Через месяц, т. е. в середине марта, следствие по «делу» отца закончилось, и он был осужден на десять лет по обвинению во вредительстве. Нам
С Борисом произошло следующее. В комендатуре тюрьмы он предъявил документы, свидетельствовавшие о его службе в управлении пограничных войск. К отцу его пропустили без всяких затруднений. Они встретились в отдельной комнате и беседовали час. Именно здесь отец сказал Борису о своей полной невиновности. Разумеется, Борису других свидетельств не требовалось. О визите Бориса в Бутырки немедленно сообщили по начальству. Он был тут же вызван к Фриновскому (оный Фриновский бывал у нас неоднократно с Кручинкиными), который кричал: «Разве вы чекист?
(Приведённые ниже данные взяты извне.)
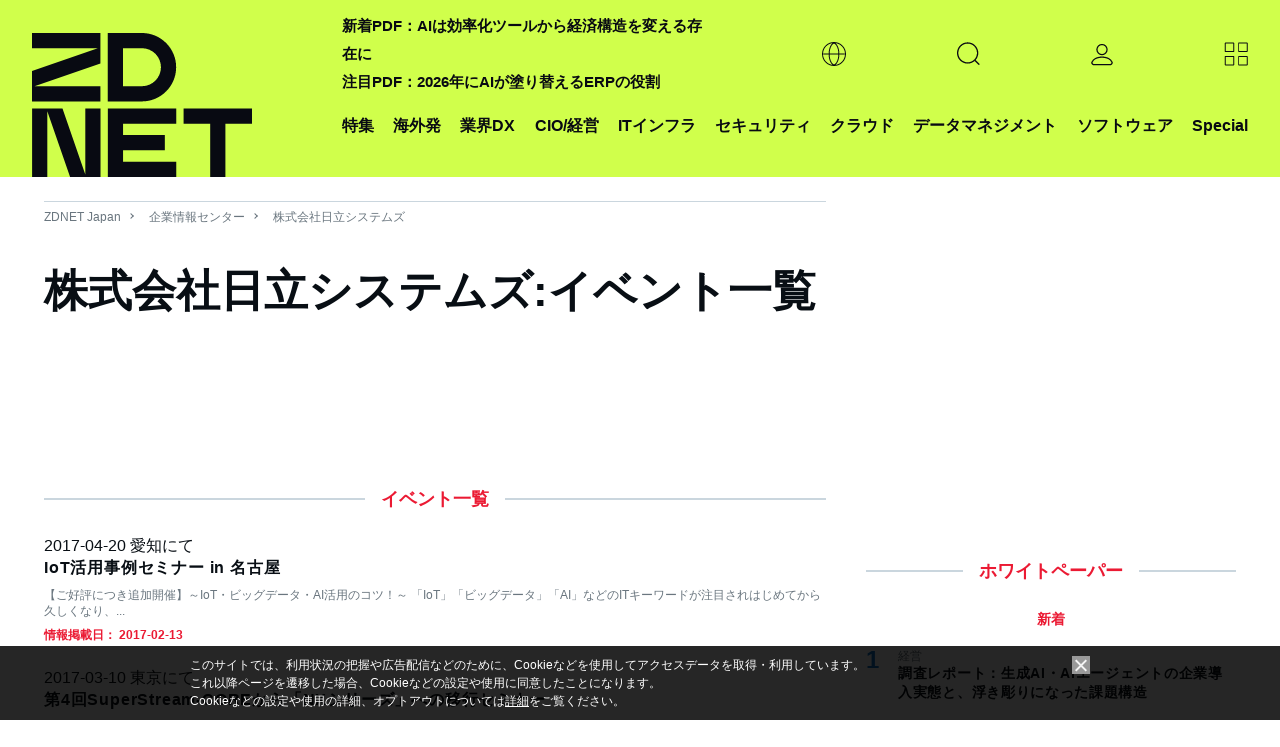

--- FILE ---
content_type: text/html; charset=utf-8
request_url: https://www.google.com/recaptcha/api2/aframe
body_size: 116
content:
<!DOCTYPE HTML><html><head><meta http-equiv="content-type" content="text/html; charset=UTF-8"></head><body><script nonce="ntOhdxJiUdbVryOpK1jnxg">/** Anti-fraud and anti-abuse applications only. See google.com/recaptcha */ try{var clients={'sodar':'https://pagead2.googlesyndication.com/pagead/sodar?'};window.addEventListener("message",function(a){try{if(a.source===window.parent){var b=JSON.parse(a.data);var c=clients[b['id']];if(c){var d=document.createElement('img');d.src=c+b['params']+'&rc='+(localStorage.getItem("rc::a")?sessionStorage.getItem("rc::b"):"");window.document.body.appendChild(d);sessionStorage.setItem("rc::e",parseInt(sessionStorage.getItem("rc::e")||0)+1);localStorage.setItem("rc::h",'1769716620152');}}}catch(b){}});window.parent.postMessage("_grecaptcha_ready", "*");}catch(b){}</script></body></html>

--- FILE ---
content_type: text/javascript;charset=utf-8
request_url: https://p1cluster.cxense.com/p1.js
body_size: 100
content:
cX.library.onP1('giv3hbzv5skm1ui0xnutzjh0t');


--- FILE ---
content_type: application/x-javascript; charset=utf-8
request_url: https://cookie.sync.usonar.jp/v1/cs?url=https%3A%2F%2Fjapan.zdnet.com%2Fcompany%2F20013649%2Fevent%2F&ref=&cb_name=usonarCallback&uuid=31d73d94-a886-488f-bdd8-240d59c741a4&client_id=faHaMkVa44JM8eKS&v=1.0.0&cookies=%7B%22_ga%22%3A%22GA1.2.1071147924.1769716616%22%7D&cb=1769716618536
body_size: 121
content:
usonarCallback({"uuid":"31d73d94-a886-488f-bdd8-240d59c741a4"})


--- FILE ---
content_type: text/javascript;charset=utf-8
request_url: https://id.cxense.com/public/user/id?json=%7B%22identities%22%3A%5B%7B%22type%22%3A%22ckp%22%2C%22id%22%3A%22mkzvky404fxv33ok%22%7D%2C%7B%22type%22%3A%22lst%22%2C%22id%22%3A%22giv3hbzv5skm1ui0xnutzjh0t%22%7D%2C%7B%22type%22%3A%22cst%22%2C%22id%22%3A%22giv3hbzv5skm1ui0xnutzjh0t%22%7D%5D%7D&callback=cXJsonpCB2
body_size: 189
content:
/**/
cXJsonpCB2({"httpStatus":200,"response":{"userId":"cx:25yk4y8ifdudee0tv6r6csy32:2hy62t3us9ko0","newUser":true}})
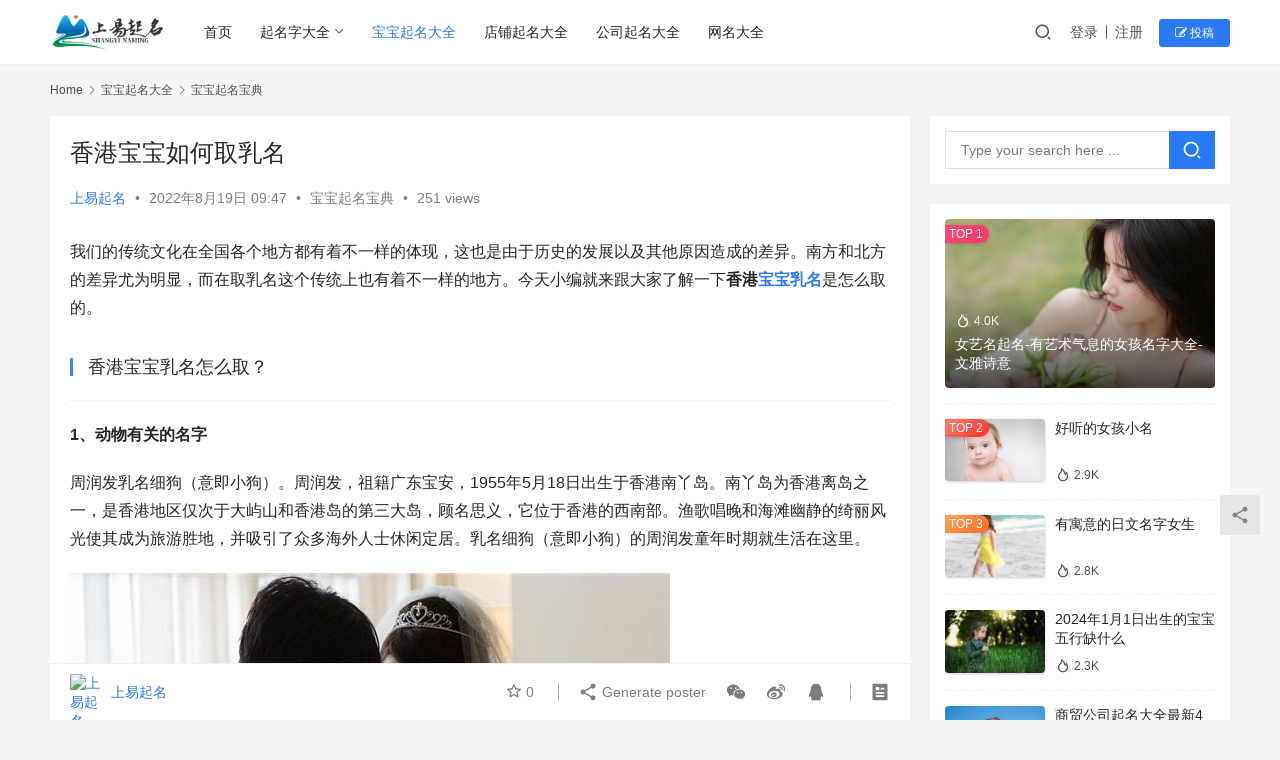

--- FILE ---
content_type: text/html; charset=utf-8
request_url: https://www.google.com/recaptcha/api2/aframe
body_size: 265
content:
<!DOCTYPE HTML><html><head><meta http-equiv="content-type" content="text/html; charset=UTF-8"></head><body><script nonce="pmtV_Tcwt_hWfLAsRI0D1A">/** Anti-fraud and anti-abuse applications only. See google.com/recaptcha */ try{var clients={'sodar':'https://pagead2.googlesyndication.com/pagead/sodar?'};window.addEventListener("message",function(a){try{if(a.source===window.parent){var b=JSON.parse(a.data);var c=clients[b['id']];if(c){var d=document.createElement('img');d.src=c+b['params']+'&rc='+(localStorage.getItem("rc::a")?sessionStorage.getItem("rc::b"):"");window.document.body.appendChild(d);sessionStorage.setItem("rc::e",parseInt(sessionStorage.getItem("rc::e")||0)+1);localStorage.setItem("rc::h",'1768975273715');}}}catch(b){}});window.parent.postMessage("_grecaptcha_ready", "*");}catch(b){}</script></body></html>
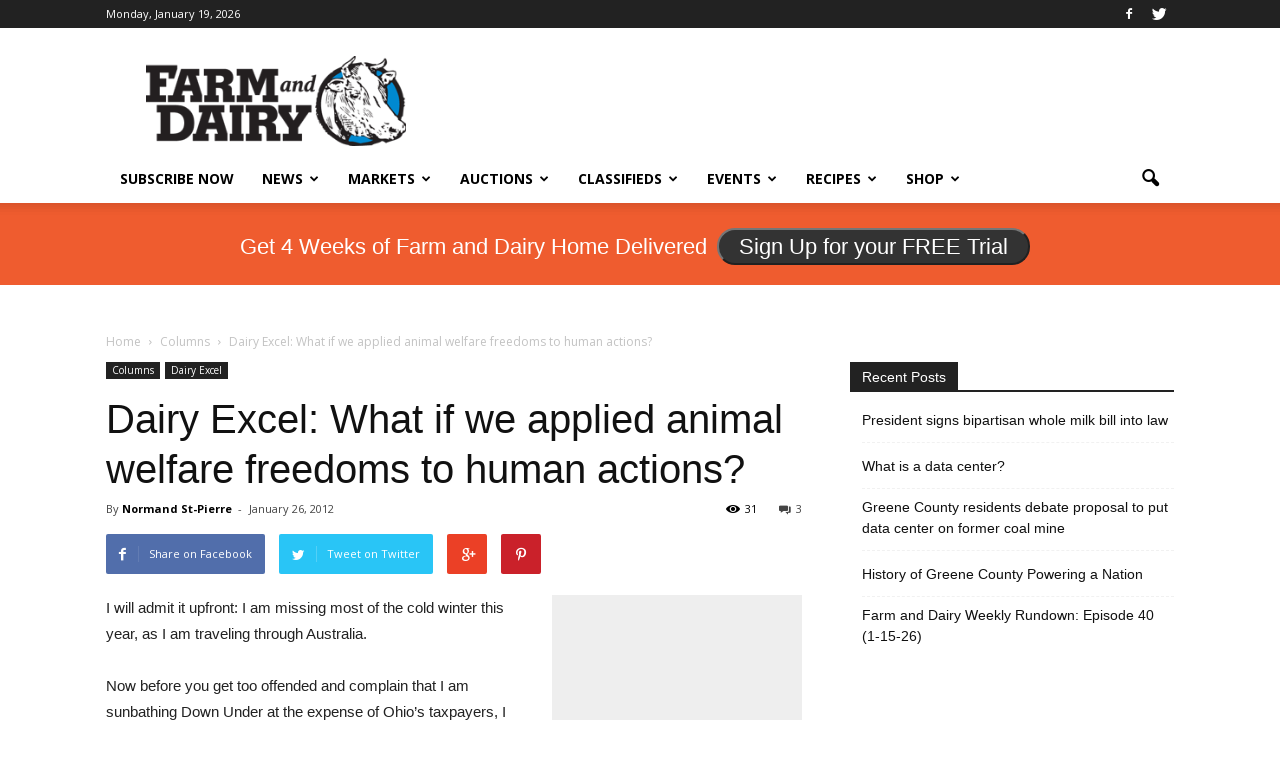

--- FILE ---
content_type: text/html; charset=utf-8
request_url: https://www.google.com/recaptcha/api2/aframe
body_size: -87
content:
<!DOCTYPE HTML><html><head><meta http-equiv="content-type" content="text/html; charset=UTF-8"></head><body><script nonce="DfhMDiUL5884PygdGgPi7Q">/** Anti-fraud and anti-abuse applications only. See google.com/recaptcha */ try{var clients={'sodar':'https://pagead2.googlesyndication.com/pagead/sodar?'};window.addEventListener("message",function(a){try{if(a.source===window.parent){var b=JSON.parse(a.data);var c=clients[b['id']];if(c){var d=document.createElement('img');d.src=c+b['params']+'&rc='+(localStorage.getItem("rc::a")?sessionStorage.getItem("rc::b"):"");window.document.body.appendChild(d);sessionStorage.setItem("rc::e",parseInt(sessionStorage.getItem("rc::e")||0)+1);localStorage.setItem("rc::h",'1768827837077');}}}catch(b){}});window.parent.postMessage("_grecaptcha_ready", "*");}catch(b){}</script></body></html>

--- FILE ---
content_type: application/javascript
request_url: https://prism.app-us1.com/?a=800688971&u=https%3A%2F%2Fwww.farmanddairy.com%2Fcolumns%2Fdairy-excel-what-if-we-applied-animal-welfare-freedoms-to-human-actions%2F33803.html
body_size: 123
content:
window.visitorGlobalObject=window.visitorGlobalObject||window.prismGlobalObject;window.visitorGlobalObject.setVisitorId('60a0afe5-61aa-4cec-b06a-80dd07581d22', '800688971');window.visitorGlobalObject.setWhitelistedServices('tracking', '800688971');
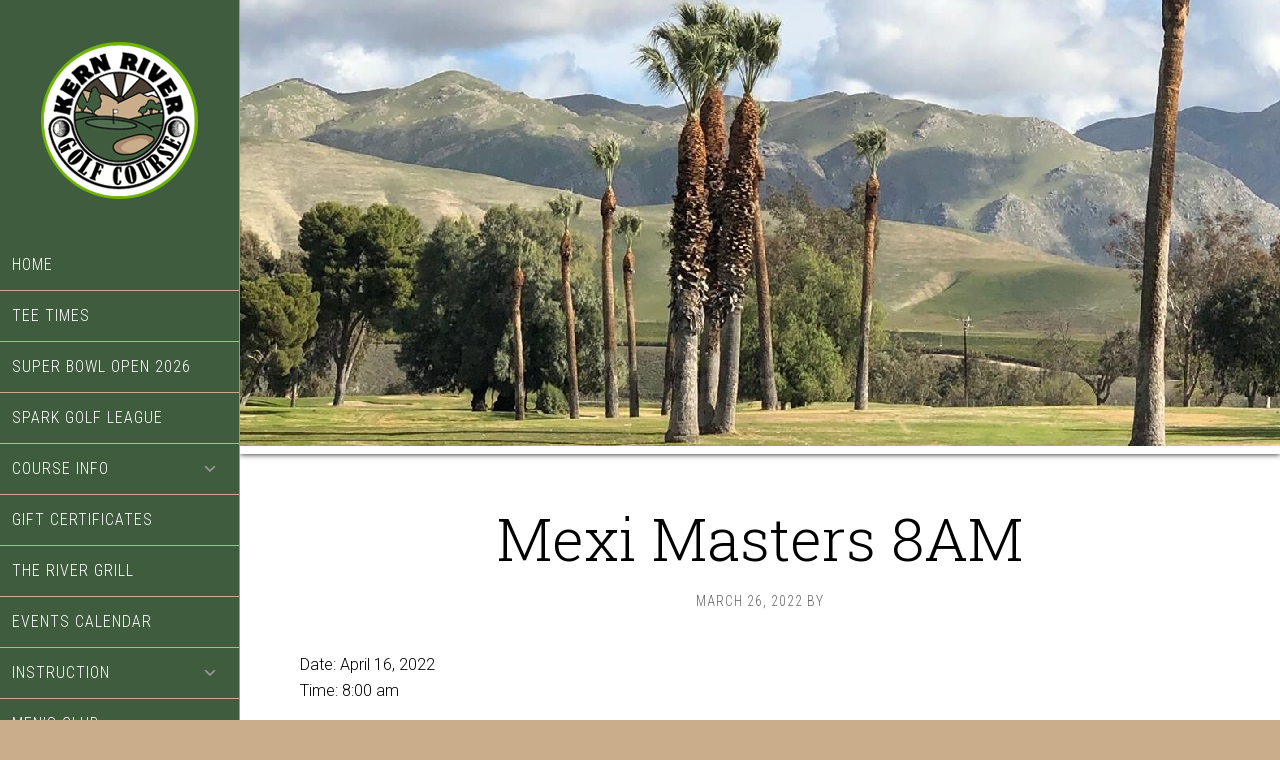

--- FILE ---
content_type: application/javascript
request_url: https://www.kernrivergolf.com/wp-content/plugins/ghostkit/assets/vendor/ivent/dist/ivent.min.js?ver=0.2.0
body_size: 1633
content:
/*!
 * ivent v0.2.0 (https://github.com/nk-crew/ivent)
 * Copyright 2023 nK <https://nkdev.info>
 * Licensed under MIT (https://github.com/nk-crew/ivent/blob/master/LICENSE)
 */
!function(e,t){"object"==typeof exports&&"undefined"!=typeof module?t(exports):"function"==typeof define&&define.amd?define(["exports"],t):t((e="undefined"!=typeof globalThis?globalThis:e||self).ivent={})}(this,(function(e){"use strict";let t=1;function n(e,n){return n&&`${n}::${t++}`||e.uidEvent||t++}const o={};function r(e){const t=n(e);return e.uidEvent=t,o[t]=o[t]||{},o[t]}const c=new Set(["click","dblclick","mouseup","mousedown","contextmenu","mousewheel","DOMMouseScroll","mouseover","mouseout","mousemove","selectstart","selectend","keydown","keypress","keyup","orientationchange","touchstart","touchmove","touchend","touchcancel","pointerdown","pointermove","pointerup","pointerleave","pointercancel","gesturestart","gesturechange","gestureend","focus","blur","change","reset","select","submit","focusin","focusout","load","unload","beforeunload","resize","move","DOMContentLoaded","readystatechange","error","abort","scroll"]),i=/[^.]*(?=\..*)\.|.*/,l=/\..*/,u={mouseenter:"mouseover",mouseleave:"mouseout",pointerenter:"pointerover",pointerleave:"pointerout"};function a(e){const t=e.replace(l,"");return{event:u[t]||t,originalEvent:t,namespace:e.replace(i,"")||!1,isNative:c.has(t)}}function s(e,t,n){const o="string"==typeof t,r=o?n:t||n,c=a(e);let i=c.event;return c.isNative||(i=e),[o,r,i,c]}const f=/::\d+$/;function d(e,t,n,o){"string"==typeof t&&e&&t.split(" ").forEach((t=>{const[c,i,l,u]=s(t,n,o),a=r(e),d=a[l]||{},p=t.startsWith(".");if(void 0===i){if(p)for(const n of Object.keys(a))y(e,a,n,t.slice(1));for(const[n,o]of Object.entries(d)){const r=n.replace(f,"");u.namespace&&!t.includes(r)||m(e,a,l,o.callable,o.delegationSelector)}}else{if(!Object.keys(d).length)return;m(e,a,l,i,c?n:null)}}))}function p(e,t={}){for(const[n,o]of Object.entries(t))try{e[n]=o}catch{Object.defineProperty(e,n,{configurable:!0,get:()=>o})}return e}function g(e,t,n=null){return Object.values(e).find((e=>e.callable===t&&e.delegationSelector===n))}function v(e,t,o,c,i){let[l,u,a,f]=s(t,o,c);if(f.event!==f.originalEvent){const e=e=>function(t){return(!t.relatedTarget||t.relatedTarget!==t.delegateTarget&&!t.delegateTarget.contains(t.relatedTarget))&&e.call(this,t)};u=e(u)}const v=r(e),m=v[a]||(v[a]={}),y=g(m,u,l?o:null);if(y)return void(y.oneOff=y.oneOff&&i);const b=n(u,f.namespace),h=l?function(e,t,n){return function o(r){const c=e.querySelectorAll(t);for(let{target:i}=r;i&&i!==this;i=i.parentNode)for(const l of c)if(l===i)return p(r,{delegateTarget:i}),o.oneOff&&d(e,r.type,t,n),n.apply(i,[r]);return!1}}(e,o,u):function(e,t){return function n(o){return p(o,{delegateTarget:e}),n.oneOff&&d(e,o.type,t),t.apply(e,[o])}}(e,u);h.delegationSelector=l?o:null,h.callable=u,h.oneOff=i,h.uidEvent=b,m[b]=h,e!==document||"ready"!==a||l||(a="DOMContentLoaded","loading"===document.readyState)?e.addEventListener(a,h,l):h(new CustomEvent("ready"))}function m(e,t,n,o,r){const c=g(t[n],o,r);c&&(e.removeEventListener(n,c,Boolean(r)),delete t[n][c.uidEvent])}function y(e,t,n,o){const r=t[n]||{};for(const[c,i]of Object.entries(r))c.includes(o)&&m(e,t,n,i.callable,i.delegationSelector)}e.off=d,e.on=function(e,t,n,o){"string"==typeof t&&e&&t.split(" ").forEach((t=>{v(e,t,n,o,!1)}))},e.one=function(e,t,n,o){"string"==typeof t&&e&&t.split(" ").forEach((t=>{v(e,t,n,o,!0)}))},e.trigger=function(e,t,n){if("string"!=typeof t||!e)return null;const o=window.jQuery?window.jQuery:null;let r=null,c=!0,i=!0,l=!1;a(t).namespace&&o&&(r=o.Event(t,n),o(e).trigger(r),c=!r.isPropagationStopped(),i=!r.isImmediatePropagationStopped(),l=r.isDefaultPrevented());const u=p(new Event(t,{bubbles:c,cancelable:!0}),n);return l&&u.preventDefault(),i&&e.dispatchEvent(u),u.defaultPrevented&&r&&r.preventDefault(),u}}));//# sourceMappingURL=ivent.min.js.map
Если бы вы были чекистом, вы бы здесь, в этом дворе, расстреляли отца!» Борис ответил: «Расстреливают виноватых!» Судьба Бориса решилась немедленно. Можно удивляться мягкости, с которой с ним обошлись. Видимо, здесь сыграл решающую роль Николай Кручинкин, да и 1934 год это еще не 1938! Так или иначе, Бориса перевели из пограничных войск преподавателем в какой-то военный учебный центр, а в 1939 или 1940 г. уволили в запас и назначили заведующим кафедрой военной подготовки в одном из московских институтов. В партии он был оставлен.
Кирюшка учился в Ленинграде на выпускном курсе сельскохозяйственного института. К этому времени и он уже был членом партии. Понятно, что он сообщил в парторганизацию об осуждении отца. Как тогда было принято, созвали партийное собрание и потребовали, чтобы Кирюшка публично отрекся от отца-вредителя. Многих в то время заставляли это делать, многие делали. Кирюшка заявил, что не верит в то, что отец вредитель. Кирюшку исключили из партии и выгнали из института. Он устроился на работу в городе Калинине в какой-то льноводческой организации. Этим делом он и занимался до начала войны.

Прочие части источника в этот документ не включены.